Abstract
Objective: The purpose of this study was to assess the value of preoperative lymphoscintigraphy before intraoperative lymphatic mapping for sentinel lymph node identification during radical hysterectomy. Study design: Fifty patients underwent intraoperative lymphatic mapping on our institutional review board-approved protocol. The location of sentinel lymph nodes that were found on lymphoscintigraphy and intraoperative lymphatic mapping were compared. Results: Fifteen of 21 patients (71%) with solitary sentinel lymph nodes that were found on lymphoscintigraphy had multiple sentinel lymph node basins found during the operation. Thirteen of 25 patients (52%) with unilateral sentinel lymph node basins that were found on lymphoscintigraphy had bilateral sentinel lymph nodes at intraoperative lymphatic mapping.
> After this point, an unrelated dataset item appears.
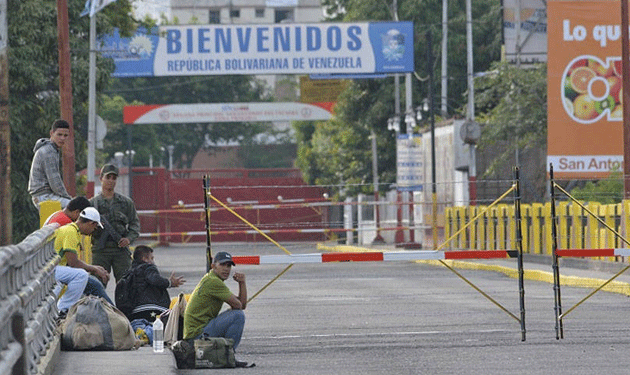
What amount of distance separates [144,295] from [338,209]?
A: 49.4 m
Of 15 patients with 2 sentinel lymph node locations that were identified on lymphoscintigraphy, 12 patients (80%) had ≥3 found during the operation. Of the sentinel lymph nodes that were located on the external iliac basin (n = 47) on lymphoscintigraphy, only 20 lymph nodes (43%) were found at that location during the operation. Concordance between the 2 methods was poor. Seven of the 9 patients with lymph node metastases had disease that was limited to the sentinel lymph nodes. Conclusion: Preoperative lymphoscintigraphy adds little value over intraoperative lymphatic mapping for sentinel lymph node identification during radical hysterectomy.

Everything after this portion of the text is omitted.